_Stated problem_: Below is the data. Give it again, complete and exact.

_Task inputs_:

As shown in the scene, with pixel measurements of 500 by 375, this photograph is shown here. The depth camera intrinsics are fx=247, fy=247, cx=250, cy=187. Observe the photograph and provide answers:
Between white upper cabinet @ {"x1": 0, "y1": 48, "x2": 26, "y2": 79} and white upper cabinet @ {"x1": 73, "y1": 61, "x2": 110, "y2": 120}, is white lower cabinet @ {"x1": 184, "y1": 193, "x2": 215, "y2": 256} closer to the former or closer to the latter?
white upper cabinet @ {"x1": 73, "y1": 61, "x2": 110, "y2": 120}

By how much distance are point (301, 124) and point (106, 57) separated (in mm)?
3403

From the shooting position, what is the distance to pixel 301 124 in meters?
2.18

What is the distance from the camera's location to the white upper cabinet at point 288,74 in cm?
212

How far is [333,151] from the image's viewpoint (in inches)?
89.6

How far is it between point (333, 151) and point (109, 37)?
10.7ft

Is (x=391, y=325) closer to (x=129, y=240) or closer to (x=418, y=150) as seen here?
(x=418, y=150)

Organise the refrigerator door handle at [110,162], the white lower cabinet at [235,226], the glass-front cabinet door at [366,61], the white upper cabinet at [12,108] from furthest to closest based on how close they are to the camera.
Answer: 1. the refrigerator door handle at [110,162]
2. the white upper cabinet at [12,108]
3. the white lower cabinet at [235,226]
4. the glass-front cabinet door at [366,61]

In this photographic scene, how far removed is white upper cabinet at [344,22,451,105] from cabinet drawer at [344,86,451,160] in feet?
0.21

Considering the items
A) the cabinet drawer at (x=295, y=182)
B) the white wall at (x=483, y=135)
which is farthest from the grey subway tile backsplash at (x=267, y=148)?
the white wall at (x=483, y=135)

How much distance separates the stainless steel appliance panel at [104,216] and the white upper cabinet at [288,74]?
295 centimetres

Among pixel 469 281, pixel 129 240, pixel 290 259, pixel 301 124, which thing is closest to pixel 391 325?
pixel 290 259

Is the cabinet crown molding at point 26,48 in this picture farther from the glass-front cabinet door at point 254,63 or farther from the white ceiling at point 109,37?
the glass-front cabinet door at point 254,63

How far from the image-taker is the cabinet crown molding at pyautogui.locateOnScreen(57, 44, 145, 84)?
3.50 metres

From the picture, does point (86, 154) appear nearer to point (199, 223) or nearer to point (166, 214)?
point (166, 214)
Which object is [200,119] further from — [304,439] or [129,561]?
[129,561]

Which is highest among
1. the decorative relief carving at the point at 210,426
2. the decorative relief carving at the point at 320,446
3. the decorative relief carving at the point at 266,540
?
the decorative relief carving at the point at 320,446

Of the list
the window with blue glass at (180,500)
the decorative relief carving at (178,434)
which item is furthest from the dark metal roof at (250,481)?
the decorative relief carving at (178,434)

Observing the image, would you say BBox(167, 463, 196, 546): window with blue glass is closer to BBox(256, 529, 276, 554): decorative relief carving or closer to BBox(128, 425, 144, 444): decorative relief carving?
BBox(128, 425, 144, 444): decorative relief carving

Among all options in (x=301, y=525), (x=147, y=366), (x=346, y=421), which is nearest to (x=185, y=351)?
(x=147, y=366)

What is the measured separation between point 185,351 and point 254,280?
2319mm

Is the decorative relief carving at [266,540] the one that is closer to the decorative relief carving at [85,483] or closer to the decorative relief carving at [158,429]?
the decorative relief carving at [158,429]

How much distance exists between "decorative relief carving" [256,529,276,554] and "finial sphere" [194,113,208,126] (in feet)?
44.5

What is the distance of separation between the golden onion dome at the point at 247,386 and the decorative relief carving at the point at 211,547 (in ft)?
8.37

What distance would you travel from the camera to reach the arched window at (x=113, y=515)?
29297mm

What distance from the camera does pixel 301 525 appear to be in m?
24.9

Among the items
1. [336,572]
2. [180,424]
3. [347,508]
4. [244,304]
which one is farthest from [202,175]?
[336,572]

_Output_:
As shown in the scene, with pixel measurements of 500 by 375, this photograph is shown here. The depth camera intrinsics are fx=247, fy=247, cx=250, cy=187. Observe the photograph and provide answers:
Between white upper cabinet @ {"x1": 0, "y1": 48, "x2": 26, "y2": 79} and white upper cabinet @ {"x1": 73, "y1": 61, "x2": 110, "y2": 120}, is white lower cabinet @ {"x1": 184, "y1": 193, "x2": 215, "y2": 256} closer to the former or closer to the latter?
white upper cabinet @ {"x1": 73, "y1": 61, "x2": 110, "y2": 120}

By how much distance are point (301, 124) and point (106, 57) separated (in mm)?
3403

From the shooting position, what is the distance to pixel 301 124 in meters?
2.18

What is the distance from the camera's location to the white upper cabinet at point 288,74 in cm?
212

How far is [333,151] from the image's viewpoint (in inches)?
89.6

How far is it between point (333, 151) and point (109, 37)?
10.7ft

Is (x=391, y=325) closer to (x=129, y=240) or closer to (x=418, y=150) as seen here?
(x=418, y=150)

Organise the refrigerator door handle at [110,162], the white lower cabinet at [235,226], the glass-front cabinet door at [366,61], the white upper cabinet at [12,108] from furthest to closest based on how close they are to the camera.
Answer: 1. the refrigerator door handle at [110,162]
2. the white upper cabinet at [12,108]
3. the white lower cabinet at [235,226]
4. the glass-front cabinet door at [366,61]

In this photographic scene, how far removed is white upper cabinet at [344,22,451,105] from cabinet drawer at [344,86,451,160] in feet?
0.21

Considering the items
A) the cabinet drawer at (x=295, y=182)
B) the white wall at (x=483, y=135)
which is farthest from the grey subway tile backsplash at (x=267, y=148)?
the white wall at (x=483, y=135)

How much distance separates the stainless steel appliance panel at [104,216] and the white upper cabinet at [288,74]?
295 centimetres

Among pixel 469 281, pixel 129 240, pixel 290 259, pixel 301 124, which thing is closest to pixel 391 325?
pixel 290 259

Is the cabinet crown molding at point 26,48 in this picture farther from the glass-front cabinet door at point 254,63 or farther from the white ceiling at point 109,37?
the glass-front cabinet door at point 254,63

How far from the image-taker is the cabinet crown molding at pyautogui.locateOnScreen(57, 44, 145, 84)?
3.50 metres

From the picture, does point (86, 154) appear nearer to point (199, 223) or nearer to point (166, 214)?
point (166, 214)
Which object is [200,119] further from — [304,439] or [129,561]?
[129,561]

Which is highest among
1. the decorative relief carving at the point at 210,426
2. the decorative relief carving at the point at 320,446
3. the decorative relief carving at the point at 266,540
?
the decorative relief carving at the point at 320,446

Of the list
the window with blue glass at (180,500)
the decorative relief carving at (178,434)
which item is furthest from the dark metal roof at (250,481)?
the decorative relief carving at (178,434)

Observing the image, would you say BBox(167, 463, 196, 546): window with blue glass is closer to BBox(256, 529, 276, 554): decorative relief carving or closer to BBox(128, 425, 144, 444): decorative relief carving?
BBox(128, 425, 144, 444): decorative relief carving

Among all options in (x=301, y=525), (x=147, y=366), (x=346, y=421), which is nearest to (x=185, y=351)?
(x=147, y=366)

What is the measured separation between point 185,351 and point 254,280?
2319mm

Is the decorative relief carving at [266,540] the one that is closer to the decorative relief carving at [85,483] or closer to the decorative relief carving at [158,429]?
the decorative relief carving at [158,429]

How much distance exists between "decorative relief carving" [256,529,276,554] and "finial sphere" [194,113,208,126] (in feet)?
44.5

What is the distance of separation between the golden onion dome at the point at 247,386 and the decorative relief carving at the point at 211,547 (in ft)?
8.37

What distance would you travel from the camera to reach the arched window at (x=113, y=515)?
29297mm

What distance from the camera does pixel 301 525 appear to be in m?
24.9

Among the items
1. [336,572]
2. [180,424]
3. [347,508]
4. [244,304]
which one is farthest from [202,175]?
[336,572]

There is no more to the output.